Timothy B. Lee has some wise words to ponder:

So far I’ve described top-down thinking as the tendency to underestimate the effectiveness of bottom-up processes like evolution or Wikipedia, based on the assumption that decentralized systems can’t work well without someone “in charge.” The Innovator’s Dilemma critiques the flip-side of this fallacy: the tendency to believe that when an organization does have someone in charge of it, that that person has a lot of control over the organization’s behavior. In reality, hierarchical organizations have an internal logic that severely constrains the options of the people in charge of them. Bottom-up thinkers in both cases focus on the complexity of the underlying systems, and resist the urge to over-simplify the situation by focusing too much on the people in charge (or lack thereof).
No matter which way you look at or perceive the world there is something you'll be missing. That's why it's so important to view the world from as many different perspectives as possible. I think the advantage of "bottom-up" thinking is that inherently there are more people, and therefore more perspectives, at the "bottom" than there are at the top. This gives people at the bottom more chances to see things that others can't see and then take advantage of them (as long as the system allows for it). So I don't know if I fully agree with Lee on the advantages of "bottom-up-thinkers" being their focus on the complexity of underlying systems. I think that "top-down-thinkers" or the people "in-charge" also often focus on the complexity of a given situation, I just think that their particular vantage point blinds them to things more easily seen from a different position.
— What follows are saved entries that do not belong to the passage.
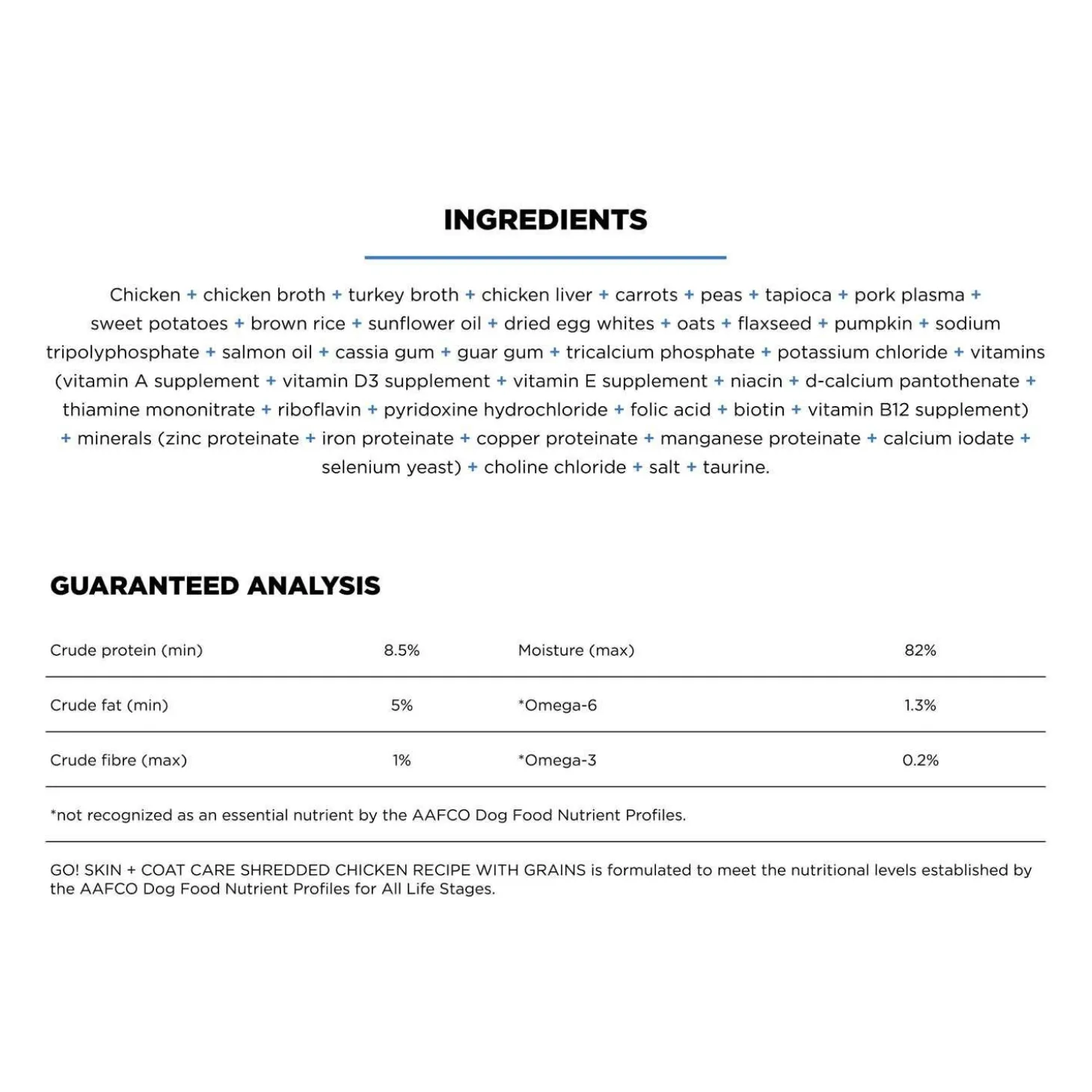 INGREDIENTS

Chicken + chicken broth + turkey broth + chicken liver + carrots + peas + tapioca + pork plasma + sweet potatoes + brown rice + sunflower oil + dried egg whites + oats + flaxseed + pumpkin + sodium tripolyphosphate + salmon oil + cassia gum + guar gum + tricalcium phosphate + potassium chloride + vitamins (vitamin A supplement + vitamin D3 supplement + vitamin E supplement + niacin + d-calcium pantothenate + thiamine mononitrate + riboflavin + pyridoxine hydrochloride + folic acid + biotin + vitamin B12 supplement) + minerals (zinc proteinate + iron proteinate + copper proteinate + manganese proteinate + calcium iodate + selenium yeast) + choline chloride + salt + taurine.

GUARANTEED ANALYSIS

| Crude protein (min) | 8.5% | Moisture (max) | 82% |
|---|---|---|---|
| Crude fat (min) | 5% | *Omega-6 | 1.3% |
| Crude fibre (max) | 1% | *Omega-3 | 0.2% |

*not recognized as an essential nutrient by the AAFCO Dog Food Nutrient Profiles.

GO! SKIN + COAT CARE SHREDDED CHICKEN RECIPE WITH GRAINS is formulated to meet the nutritional levels established by the AAFCO Dog Food Nutrient Profiles for All Life Stages.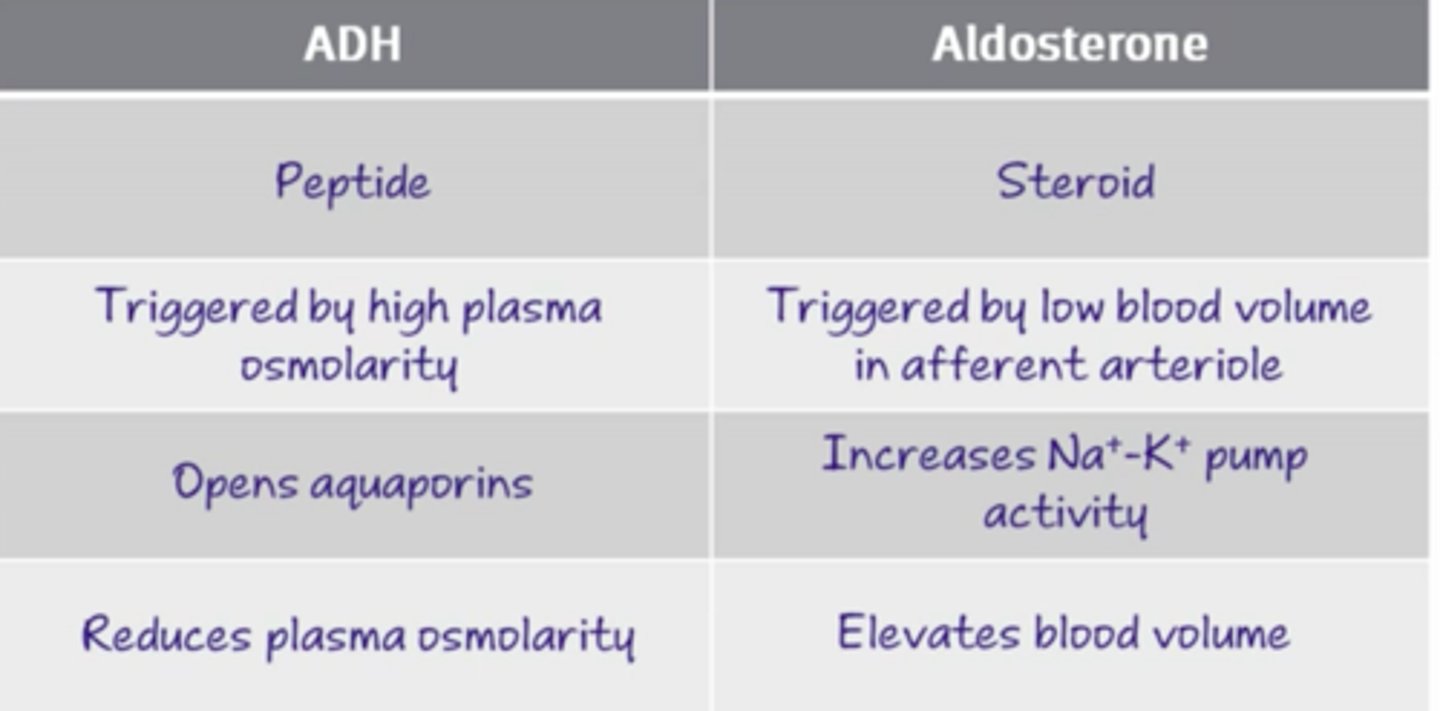 | ADH | Aldosterone |
|---|---|
| Peptide | Steroid |
| Triggered by high plasma osmolarity | Triggered by low blood volume in afferent arteriole |
| Opens aquaporins | Increases $Na^+$-$K^+$ pump activity |
| Reduces plasma osmolarity | Elevates blood volume |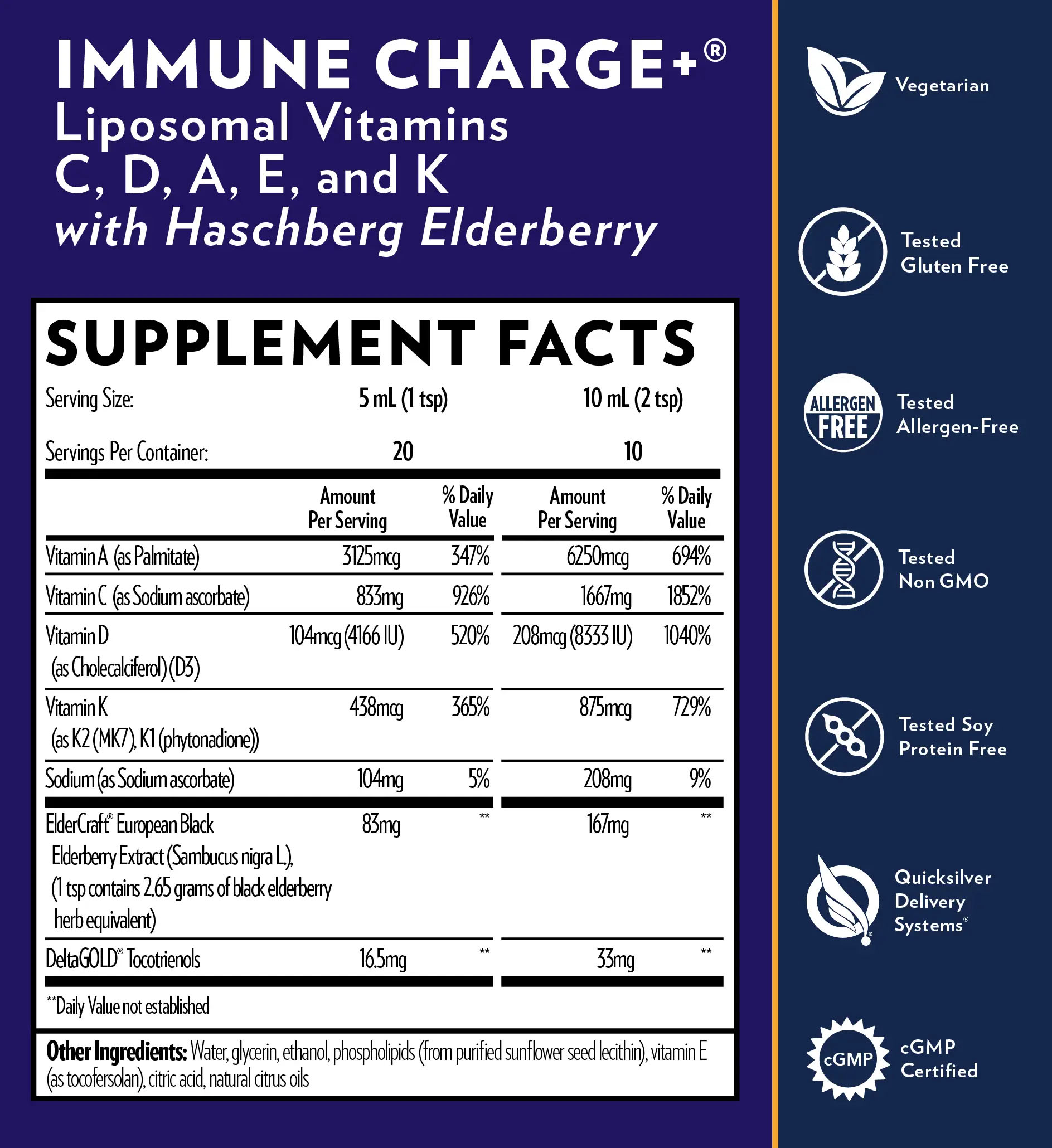 IMMUNE CHARGE+®
Liposomal Vitamins
C, D, A, E, and K
with Haschberg Elderberry

SUPPLEMENT FACTS

| Serving Size: | 5 mL (1 tsp) | | 10 mL (2 tsp) | |
|---|---|---|---|---|
| Servings Per Container: | 20 | | 10 | |
| | Amount Per Serving | % Daily Value | Amount Per Serving | % Daily Value |
| Vitamin A (as Palmitate) | 3125mcg | 347% | 6250mcg | 694% |
| Vitamin C (as Sodium ascorbate) | 833mg | 926% | 1667mg | 1852% |
| Vitamin D (as Cholecalciferol) (D3) | 104mcg (4166 IU) | 520% | 208mcg (8333 IU) | 1040% |
| Vitamin K (as K2 (MK7), K1 (phytonadione)) | 438mcg | 365% | 875mcg | 729% |
| Sodium (as Sodium ascorbate) | 104mg | 5% | 208mg | 9% |
| ElderCraft® European Black Elderberry Extract (Sambucus nigra L.), (1 tsp contains 2.65 grams of black elderberry herb equivalent) | 83mg | ** | 167mg | ** |
| DeltaGOLD® Tocotrienols | 16.5mg | ** | 33mg | ** |

**Daily Value not established

Other Ingredients: Water, glycerin, ethanol, phospholipids (from purified sunflower seed lecithin), vitamin E (as tocofersolan), citric acid, natural citrus oils

Vegetarian

Tested Gluten Free

ALLERGEN FREE
Tested Allergen-Free

Tested Non GMO

Tested Soy Protein Free

Quicksilver Delivery Systems®

cGMP
cGMP Certified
But Lee draws us to an important point nonetheless. Organizations and the people in charge of them often do not have as many options available to them as they might need to survive and succeed. They are often to their detriment attached to their niche, and when the world changes and that niche goes away they die. The adaptable survive, and one common trait of adaptable people is the ability to look at things from many different perspectives, understand the causes and consequences of various changes in the world quickly, and alter behavior accordingly. This is harder for organizations to accomplish because it requires a lot of engagement with the outside world, and empowering employees at lower tiers within the organization to make important decisions. But it can be done.